↓↓↓

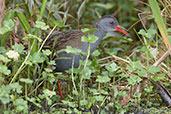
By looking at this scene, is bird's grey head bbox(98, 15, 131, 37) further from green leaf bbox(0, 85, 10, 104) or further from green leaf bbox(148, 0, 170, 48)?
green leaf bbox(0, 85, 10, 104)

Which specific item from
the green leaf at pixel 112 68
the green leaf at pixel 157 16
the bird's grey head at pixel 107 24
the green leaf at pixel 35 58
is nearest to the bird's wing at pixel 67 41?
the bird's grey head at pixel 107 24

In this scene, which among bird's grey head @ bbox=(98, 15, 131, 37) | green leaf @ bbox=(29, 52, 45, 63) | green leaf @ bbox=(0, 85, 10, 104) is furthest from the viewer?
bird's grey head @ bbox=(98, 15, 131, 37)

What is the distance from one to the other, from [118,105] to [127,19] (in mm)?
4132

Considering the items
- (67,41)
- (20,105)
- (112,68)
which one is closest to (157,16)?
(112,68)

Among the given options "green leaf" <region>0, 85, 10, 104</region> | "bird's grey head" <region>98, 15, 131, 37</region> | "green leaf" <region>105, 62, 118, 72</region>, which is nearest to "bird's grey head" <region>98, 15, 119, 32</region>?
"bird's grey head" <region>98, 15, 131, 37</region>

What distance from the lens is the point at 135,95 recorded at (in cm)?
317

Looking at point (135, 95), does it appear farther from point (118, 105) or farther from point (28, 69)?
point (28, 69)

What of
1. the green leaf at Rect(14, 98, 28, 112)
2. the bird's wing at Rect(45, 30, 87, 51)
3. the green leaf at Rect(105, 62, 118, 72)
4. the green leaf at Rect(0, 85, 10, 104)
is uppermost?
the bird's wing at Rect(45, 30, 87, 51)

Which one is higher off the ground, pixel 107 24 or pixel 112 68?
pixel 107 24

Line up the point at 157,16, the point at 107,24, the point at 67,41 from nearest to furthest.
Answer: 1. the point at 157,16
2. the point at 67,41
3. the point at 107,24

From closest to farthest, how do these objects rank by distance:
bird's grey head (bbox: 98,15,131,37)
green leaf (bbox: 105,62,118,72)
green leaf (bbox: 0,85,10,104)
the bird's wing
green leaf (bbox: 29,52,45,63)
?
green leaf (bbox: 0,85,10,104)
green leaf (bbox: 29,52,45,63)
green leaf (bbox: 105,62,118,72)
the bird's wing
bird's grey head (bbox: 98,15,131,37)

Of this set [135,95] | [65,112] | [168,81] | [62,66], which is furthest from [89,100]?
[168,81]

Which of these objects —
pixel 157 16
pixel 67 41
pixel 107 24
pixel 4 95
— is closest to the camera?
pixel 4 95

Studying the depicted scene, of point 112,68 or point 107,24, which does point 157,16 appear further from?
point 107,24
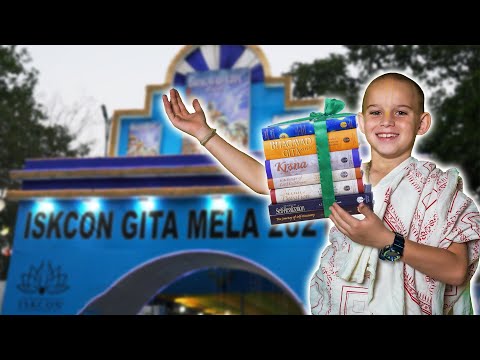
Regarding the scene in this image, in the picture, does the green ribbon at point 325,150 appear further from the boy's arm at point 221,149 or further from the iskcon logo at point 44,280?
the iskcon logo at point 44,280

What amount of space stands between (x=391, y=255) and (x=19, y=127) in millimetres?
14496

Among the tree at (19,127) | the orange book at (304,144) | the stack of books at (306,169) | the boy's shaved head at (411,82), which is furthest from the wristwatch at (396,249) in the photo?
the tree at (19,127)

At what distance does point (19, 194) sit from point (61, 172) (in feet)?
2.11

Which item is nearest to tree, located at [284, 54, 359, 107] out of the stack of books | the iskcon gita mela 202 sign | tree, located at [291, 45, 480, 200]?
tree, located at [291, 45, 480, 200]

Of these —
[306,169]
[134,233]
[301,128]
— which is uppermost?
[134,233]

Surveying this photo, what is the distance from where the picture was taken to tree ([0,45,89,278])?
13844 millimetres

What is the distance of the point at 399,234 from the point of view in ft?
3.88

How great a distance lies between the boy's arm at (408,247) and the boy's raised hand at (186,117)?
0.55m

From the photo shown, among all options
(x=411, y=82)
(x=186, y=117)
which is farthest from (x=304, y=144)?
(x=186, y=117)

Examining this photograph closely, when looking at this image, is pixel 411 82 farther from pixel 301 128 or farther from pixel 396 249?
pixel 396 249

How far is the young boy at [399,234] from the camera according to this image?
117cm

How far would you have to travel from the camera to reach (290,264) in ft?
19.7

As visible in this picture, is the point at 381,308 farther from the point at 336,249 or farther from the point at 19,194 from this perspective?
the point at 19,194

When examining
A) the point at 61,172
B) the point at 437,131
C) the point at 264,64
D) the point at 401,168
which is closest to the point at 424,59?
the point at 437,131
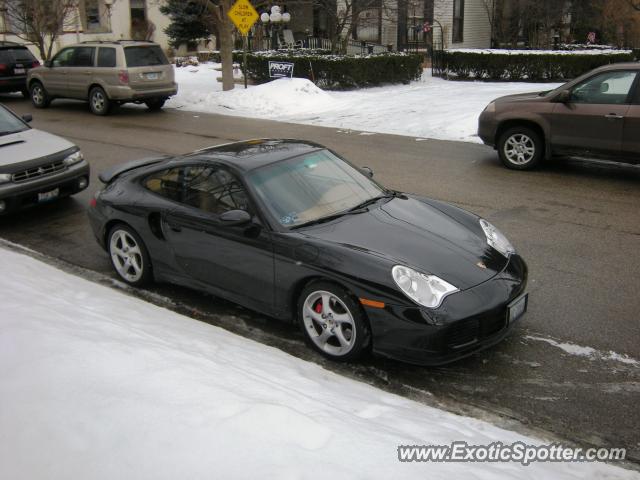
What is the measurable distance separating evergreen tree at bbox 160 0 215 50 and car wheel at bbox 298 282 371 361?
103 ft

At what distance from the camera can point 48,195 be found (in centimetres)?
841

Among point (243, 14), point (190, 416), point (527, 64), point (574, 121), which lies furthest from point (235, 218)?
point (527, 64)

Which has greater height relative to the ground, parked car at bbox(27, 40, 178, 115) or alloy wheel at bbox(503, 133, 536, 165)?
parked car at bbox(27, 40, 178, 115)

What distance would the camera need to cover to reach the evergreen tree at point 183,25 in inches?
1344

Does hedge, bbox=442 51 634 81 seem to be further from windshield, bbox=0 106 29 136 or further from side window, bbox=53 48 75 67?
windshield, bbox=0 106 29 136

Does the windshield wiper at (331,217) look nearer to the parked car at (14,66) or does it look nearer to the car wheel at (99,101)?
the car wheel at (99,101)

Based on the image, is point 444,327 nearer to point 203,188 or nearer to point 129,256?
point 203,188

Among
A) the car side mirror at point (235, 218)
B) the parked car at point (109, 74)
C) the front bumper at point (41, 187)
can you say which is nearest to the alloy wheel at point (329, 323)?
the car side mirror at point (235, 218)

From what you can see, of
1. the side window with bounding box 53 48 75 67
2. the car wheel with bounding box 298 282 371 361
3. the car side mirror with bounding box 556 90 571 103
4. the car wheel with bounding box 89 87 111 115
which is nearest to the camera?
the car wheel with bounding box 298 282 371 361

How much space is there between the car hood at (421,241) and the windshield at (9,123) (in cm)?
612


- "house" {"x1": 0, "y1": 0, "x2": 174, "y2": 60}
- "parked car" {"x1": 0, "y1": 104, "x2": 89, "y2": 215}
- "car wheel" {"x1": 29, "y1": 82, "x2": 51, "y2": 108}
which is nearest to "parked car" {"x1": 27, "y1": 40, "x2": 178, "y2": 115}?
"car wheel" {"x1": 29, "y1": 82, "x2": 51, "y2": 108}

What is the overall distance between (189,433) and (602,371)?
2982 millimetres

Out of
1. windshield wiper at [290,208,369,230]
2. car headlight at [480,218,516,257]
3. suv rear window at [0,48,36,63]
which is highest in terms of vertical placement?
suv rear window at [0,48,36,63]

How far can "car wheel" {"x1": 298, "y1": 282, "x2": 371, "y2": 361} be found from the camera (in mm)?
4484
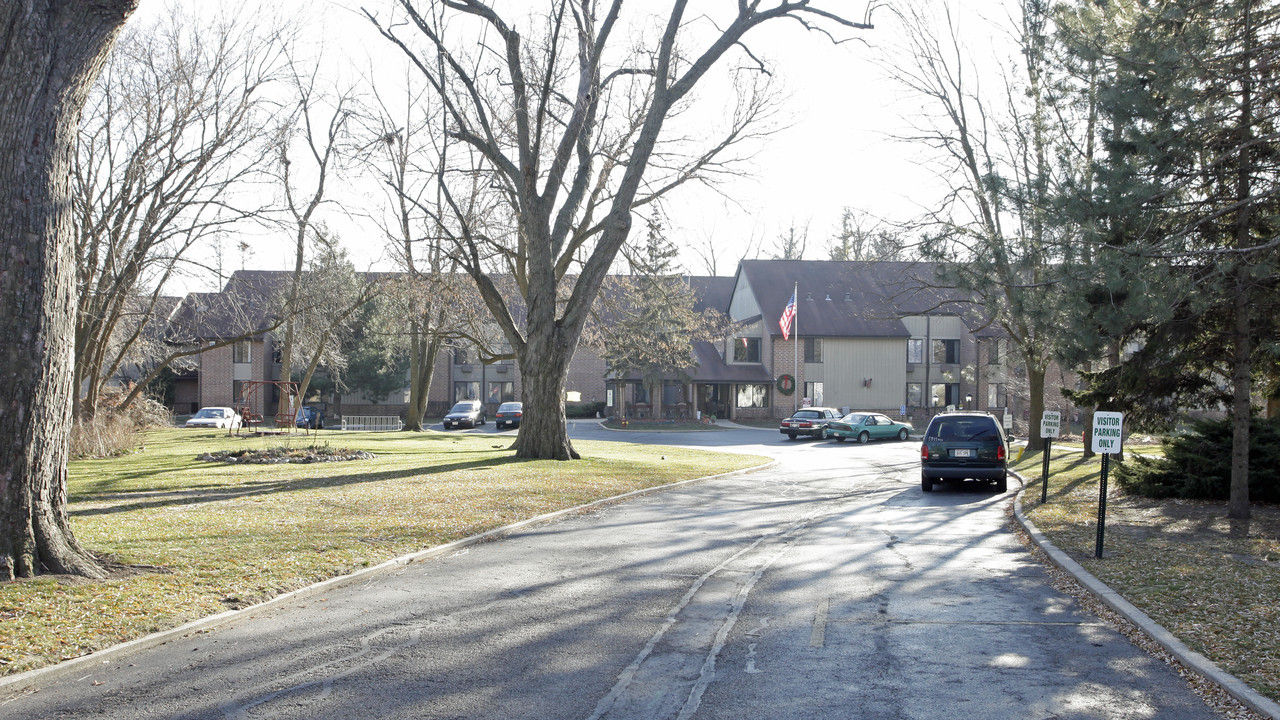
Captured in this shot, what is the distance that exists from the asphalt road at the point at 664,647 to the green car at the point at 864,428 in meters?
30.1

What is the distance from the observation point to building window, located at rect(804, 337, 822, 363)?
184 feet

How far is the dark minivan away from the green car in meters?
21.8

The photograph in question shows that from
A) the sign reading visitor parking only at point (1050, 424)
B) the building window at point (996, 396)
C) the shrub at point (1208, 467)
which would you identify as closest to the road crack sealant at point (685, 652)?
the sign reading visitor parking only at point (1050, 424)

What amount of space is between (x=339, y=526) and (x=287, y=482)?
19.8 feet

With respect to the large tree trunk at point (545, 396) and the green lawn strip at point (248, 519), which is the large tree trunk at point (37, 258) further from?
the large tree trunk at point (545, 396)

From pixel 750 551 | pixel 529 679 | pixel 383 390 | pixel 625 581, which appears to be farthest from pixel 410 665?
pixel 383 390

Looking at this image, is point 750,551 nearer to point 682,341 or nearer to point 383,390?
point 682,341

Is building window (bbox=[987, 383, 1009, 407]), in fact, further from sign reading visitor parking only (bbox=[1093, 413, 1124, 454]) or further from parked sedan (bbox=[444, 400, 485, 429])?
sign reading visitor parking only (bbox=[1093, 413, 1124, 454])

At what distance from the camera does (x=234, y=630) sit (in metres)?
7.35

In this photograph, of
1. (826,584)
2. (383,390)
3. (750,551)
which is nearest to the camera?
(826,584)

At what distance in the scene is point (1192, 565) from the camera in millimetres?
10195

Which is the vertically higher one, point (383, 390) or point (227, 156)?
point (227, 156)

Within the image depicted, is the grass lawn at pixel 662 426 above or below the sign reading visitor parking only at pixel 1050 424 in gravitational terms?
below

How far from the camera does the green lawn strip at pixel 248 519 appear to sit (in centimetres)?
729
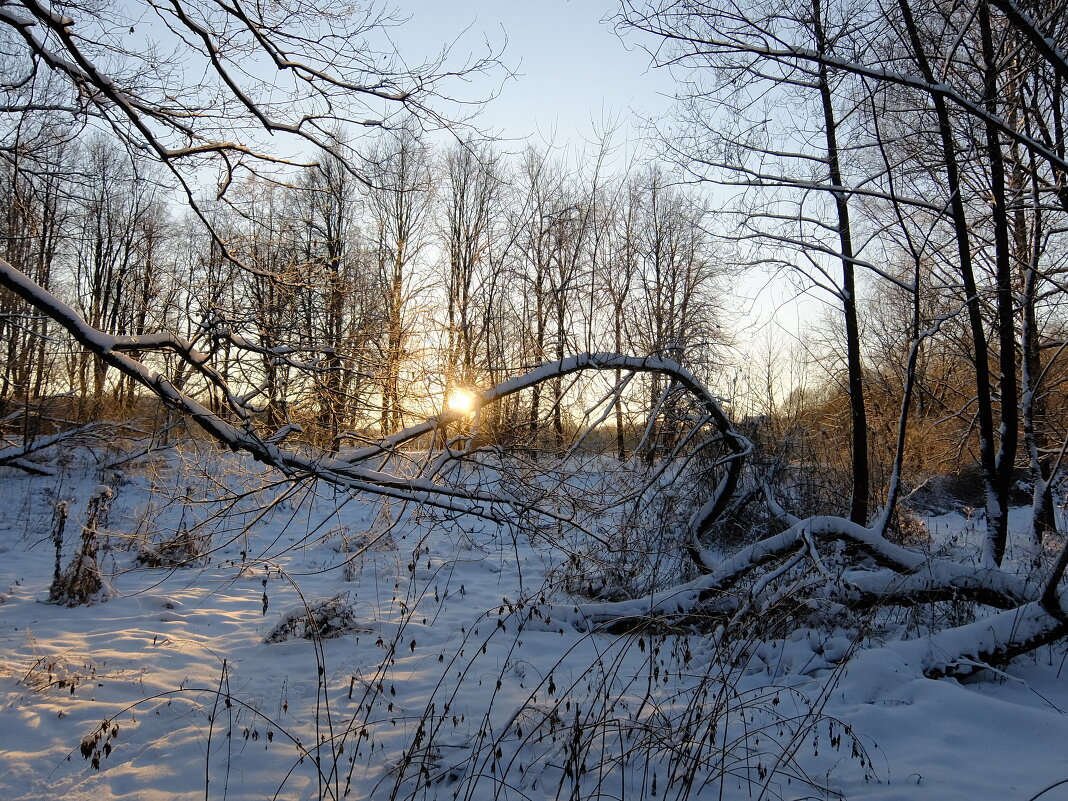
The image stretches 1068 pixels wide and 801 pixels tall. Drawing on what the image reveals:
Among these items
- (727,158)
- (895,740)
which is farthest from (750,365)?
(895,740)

↑↑↑

● **Exercise directions**: Without any pictures, reproduce exactly the lines from the line that contains "What amount of space is" to the end of the entries above, both ends included.

● **Result**:
What amount of space is between (x=339, y=526) and (x=287, y=482)?
19.8 feet

With respect to the large tree trunk at point (545, 396) and the green lawn strip at point (248, 519), which is the large tree trunk at point (37, 258) further from?
the large tree trunk at point (545, 396)

From pixel 750 551 | pixel 529 679 | pixel 383 390 | pixel 625 581, which appears to be farthest from pixel 410 665?
pixel 383 390

Looking at this image, is point 750,551 nearer to point 682,341 or nearer to point 383,390?
point 682,341

Is building window (bbox=[987, 383, 1009, 407]), in fact, further from sign reading visitor parking only (bbox=[1093, 413, 1124, 454]) or further from parked sedan (bbox=[444, 400, 485, 429])?
sign reading visitor parking only (bbox=[1093, 413, 1124, 454])

At what distance from the camera does (x=234, y=630) sit (in metres)?
7.35

In this photograph, of
1. (826,584)
2. (383,390)
3. (750,551)
which is nearest to the camera?
(826,584)

At what distance in the scene is point (1192, 565) from the camera in millimetres?
10195

Which is the vertically higher one, point (383, 390) or point (227, 156)?
point (227, 156)

Within the image depicted, is the grass lawn at pixel 662 426 above or below the sign reading visitor parking only at pixel 1050 424 in gravitational terms?
below

How far from the camera does the green lawn strip at pixel 248 519 appear to sit (in centimetres)?
729
The image stretches 1068 pixels wide and 801 pixels tall. Drawing on what the image reveals:
Among these items
- (727,158)
- (895,740)
which is farthest from (750,365)?
(895,740)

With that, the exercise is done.